Posted: Wed Apr 11, 2007 8:07 pm
by Zaphon
Roses are red
Violets are blue
This line doesn't rhyme
Neither does this one


Seriously though, I liked your poem. It's very eloquent and has a nice flow.
Perhaps it’s slightly pretentious, but in a good way. :P

Posted: Wed Apr 11, 2007 9:41 pm
by Renegade_Turner
Lol. The rhyming scheme was ABBAA CDDCC etc. etc.

Pretentious how do you mean? You mean some of the language was fancy when it needn't have been? I don't see where you took that from.

Thanks for the comments everyone. :)

And Crill3, how did you actually know that was the first time I used that smiley? :shock:

Posted: Thu Apr 12, 2007 2:29 am
by Crill3
Because I know everything.

I dunno, I just saw "Renegade_Turner" and then ":("
and it seemed wrong.

Posted: Thu Apr 12, 2007 3:19 am
by Colicedus
Whoa... That to me seemed pretty dark, and very sad.
I loved it. Is that a Reflection of how you feel?

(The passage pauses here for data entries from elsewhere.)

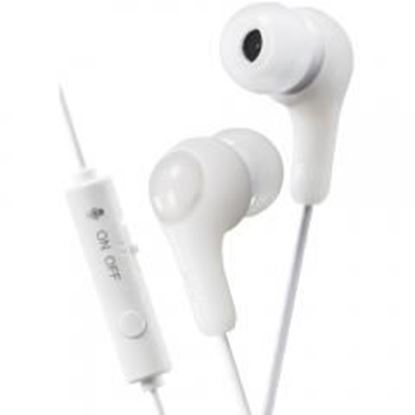 Foto de JVC HAFX7GW Gumy Gamer Earbuds with Microphone (White)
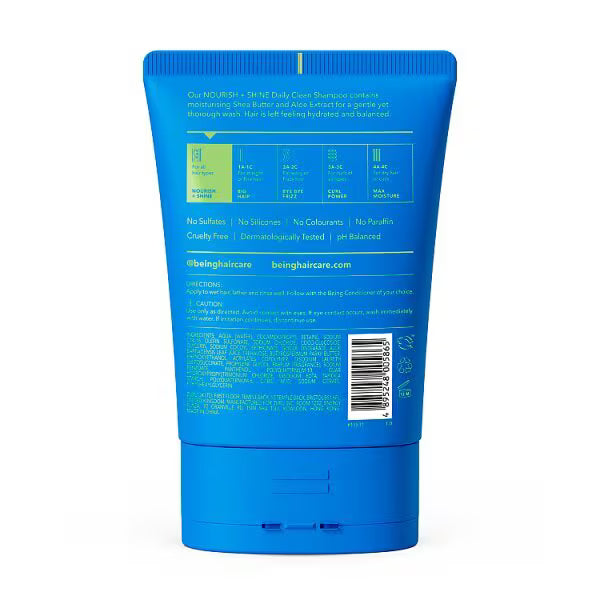 Being Nourish Plus Shine shampoo 354ml - British product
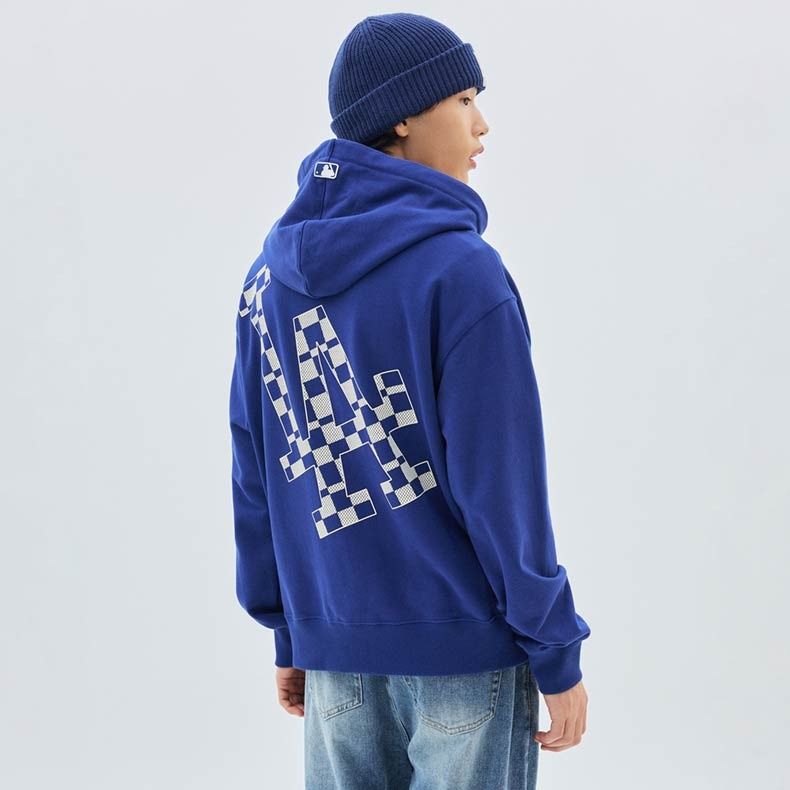 2582 - HÀNG CHÍNH HÃNG - ÁO HOODIE MLB - LA MEGA - XANH - CODE: 3AHDO0134-07RBS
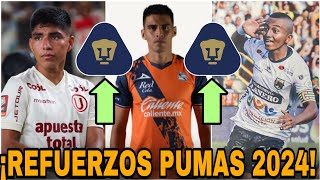 ✅ÚLTIMA HORA🔥 REFUERZOS DE LUJO  LLEGARA A REFORZAR A PUMAS  REFUERZOS PUMAS 2024 [upl. by Figge]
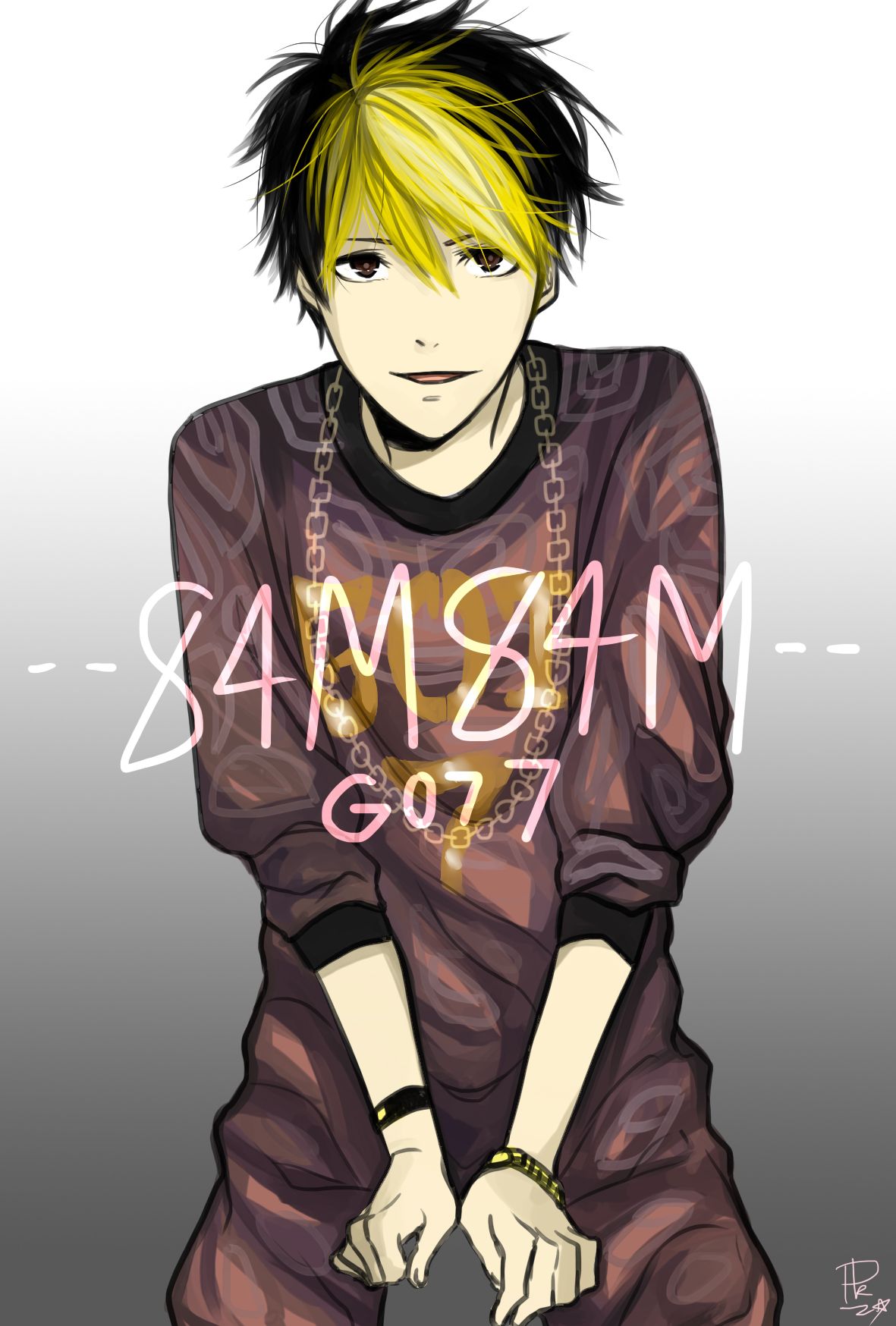 BamBam Got7 illustrazione anime, 1181x1748 Verticale, Mobile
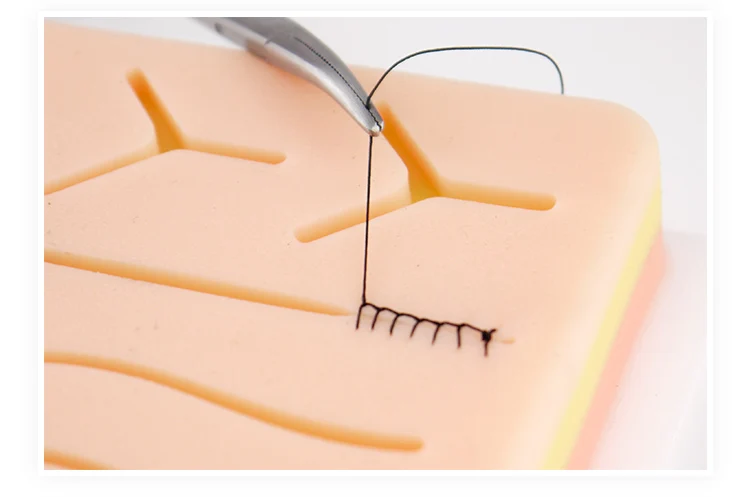 Новая модель шва кожи силиконовая анатомическая модель кожи с раной форма хирургическая практика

Posted: Thu Apr 12, 2007 7:18 pm
by Renegade_Turner
Yeah man, it was about my last relationship. She was my best friend and then I kinda just fell in love with her. She wasn't too happy though when I told her lol!

And Crill3, it's funny how you actually know my habits like that, because you were bang on with what you said. The ":(" smiley is very uncharacteristic of me.
I suppose, come to think of it, I do kind of know the personality traits of various people around here by now...

Posted: Thu Apr 12, 2007 7:19 pm
by Nayr
As robert frost once said, "a poem without meter is like a tennis match without a net."

That said, there's not much a person can do to critique a poem.

Posted: Thu Apr 12, 2007 7:22 pm
by NickD
:lol: 'Sept me... Nobody knows my real personality :P . All you know is that I use the :P and :lol: and :D smileys alot. But who knows... IRL I could be emo :shock: !

Posted: Thu Apr 12, 2007 7:44 pm
by Renegade_Turner
Nayr wrote:As robert frost once said, "a poem without meter is like a tennis match without a net."

That said, there's not much a person can do to critique a poem.
Well, if Robert Frost said that, that's a funny thing, because many of his poems, like the one about mending the wall (thin it was called "Mending Wall"), had a noticable absence of any recognisable meter. I don't get it.

You can critically analyze poems. It's all about peoples' opinions. It's what we do in poetry in English class. Personal responses to poetry etc. It's all valid as long as you have evidence and reason to back up your points.